Gain readies for Phase 1b trial of Parkinson’s therapy GT-02287
Trial expected to start this year, with data by mid-2025
GT-02287, an oral small molecule from Gain Therapeutics, was found to be safe and well tolerated in healthy volunteers. It was also able to reach its target area, the brain, showing it has potential as a treatment for Parkinson’s disease linked to the GBA gene.
The company plans to build on the positive Phase 1 clinical findings and begin a Phase 1b clinical trial in Parkinson’s patients before the year ends, said Gene Mack, Gain’s chief financial officer and interim CEO. The trial will further test how safe GT-02287 is and to establish proof of its mechanism based on relevant biomarkers.
“When we look at the topline results from the Phase 1 study of GT-02287, our main takeaway is that the data we have observed in preclinical models are potentially playing out in healthy volunteers,” Mack said in an email to Parkinson’s News Today. “We are encouraged by these findings and believe GT-02287 has significant potential to address the unmet needs of the countless Parkinson’s Disease patients, and to potentially have a profound impact on their quality of life, as well as their caregivers’.”
The company expects to have data from Parkinson’s disease patients “by mid-point 2025,” Jonas Hannestad, MD, PhD, chief medical officer at Gain, said in a company press release announcing the top-line Phase 1 clinical findings.
Gene targeting
Mutations in the GBA gene are the most common genetic risk factor for Parkinson’s. The GBA gene codes for glucocerebrosidase (GCase), an enzyme that breaks down fatty molecules in cells. When mutated, the enzyme becomes less functional, causing waste to build up. This buildup includes toxic proteins like alpha-synuclein, which clumps in the brain and contributes to the disease.
GT-02287 is designed to work as an allosteric activator of GCase — that is, a small molecule that binds to the enzyme and restores its function. This is expected to prevent alpha-synuclein from clumping in the brain, slowing Parkinson’s, a neurodegenerative disease where symptoms worsen over time.
In preclinical models of Parkinson’s, GT-02287 restored the enzyme’s function and reduced the levels of alpha-synuclein clumps. This helped to protect nerve cells from degeneration, as seen by lower levels of neurofilament light chain, a biomarker of nerve cell damage.

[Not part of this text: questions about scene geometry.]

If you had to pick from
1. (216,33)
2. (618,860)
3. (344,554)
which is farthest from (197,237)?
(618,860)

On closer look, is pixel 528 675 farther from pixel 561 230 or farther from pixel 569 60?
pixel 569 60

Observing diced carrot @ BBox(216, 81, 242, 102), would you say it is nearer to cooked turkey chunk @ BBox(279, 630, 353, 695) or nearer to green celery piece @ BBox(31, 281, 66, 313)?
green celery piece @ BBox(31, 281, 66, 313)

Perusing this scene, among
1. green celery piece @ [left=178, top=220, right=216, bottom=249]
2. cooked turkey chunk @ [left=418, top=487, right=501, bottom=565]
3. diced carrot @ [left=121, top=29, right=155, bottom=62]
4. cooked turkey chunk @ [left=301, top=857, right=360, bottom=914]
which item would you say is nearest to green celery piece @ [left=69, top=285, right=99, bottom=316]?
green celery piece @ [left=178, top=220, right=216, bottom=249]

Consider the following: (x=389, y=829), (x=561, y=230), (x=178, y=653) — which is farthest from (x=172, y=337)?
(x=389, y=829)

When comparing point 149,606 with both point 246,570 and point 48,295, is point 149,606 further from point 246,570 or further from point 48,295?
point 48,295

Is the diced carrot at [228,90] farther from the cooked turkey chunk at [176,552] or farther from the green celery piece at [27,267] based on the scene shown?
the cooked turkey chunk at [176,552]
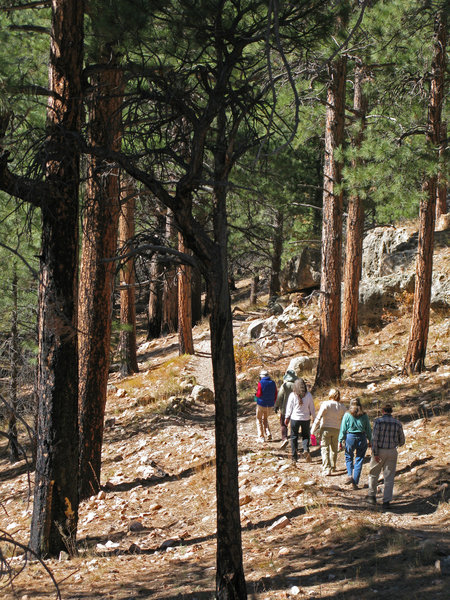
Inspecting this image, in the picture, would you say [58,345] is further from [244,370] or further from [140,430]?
[244,370]

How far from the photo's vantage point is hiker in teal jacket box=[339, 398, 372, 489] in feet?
30.3

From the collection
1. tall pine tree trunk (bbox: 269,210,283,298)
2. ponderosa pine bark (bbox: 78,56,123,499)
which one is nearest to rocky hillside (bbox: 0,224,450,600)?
ponderosa pine bark (bbox: 78,56,123,499)

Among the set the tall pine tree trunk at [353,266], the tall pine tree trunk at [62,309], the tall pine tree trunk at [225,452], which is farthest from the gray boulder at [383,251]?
the tall pine tree trunk at [225,452]

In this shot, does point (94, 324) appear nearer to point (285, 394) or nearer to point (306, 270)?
point (285, 394)

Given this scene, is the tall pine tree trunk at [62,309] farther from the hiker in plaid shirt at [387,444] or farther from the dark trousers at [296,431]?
the dark trousers at [296,431]

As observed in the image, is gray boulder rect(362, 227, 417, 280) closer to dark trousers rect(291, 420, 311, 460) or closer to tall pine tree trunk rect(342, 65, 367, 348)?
tall pine tree trunk rect(342, 65, 367, 348)

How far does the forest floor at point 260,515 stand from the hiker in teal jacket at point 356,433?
0.38 m

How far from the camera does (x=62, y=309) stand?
722 cm

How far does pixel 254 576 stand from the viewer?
21.0 feet

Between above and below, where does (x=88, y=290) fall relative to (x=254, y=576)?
above

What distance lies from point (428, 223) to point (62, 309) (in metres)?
9.39

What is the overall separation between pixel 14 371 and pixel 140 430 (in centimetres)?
350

When treated with GT-02287, mice given a GCase inhibitor to mimic Parkinson’s caused by mutations in the GBA gene showed better motor function and cognitive performance than untreated mice, suggesting the treatment may slow disease progression.
The goal of the Phase 1 trial was to test how safe and well tolerated GT-02287 is, and how it moves into, through, and out of the body, when given to people as single or multiple ascending doses. The trial involved 72 healthy volunteers in Australia, ages 64 and younger. About 15% were older than 50.
The treatment appeared to be safe and well tolerated, and no serious side effects were reported even at the highest doses tested. GT-02287 was found in the cerebrospinal fluid, which surrounds the brain and spinal cord, suggesting it can reach its target area.
Oral dosing allowed GT-02287 to reach therapeutic levels in the blood. Further testing showed “target engagement,” the company said, meaning the small molecule effectively bound to the GCase enzyme as expected.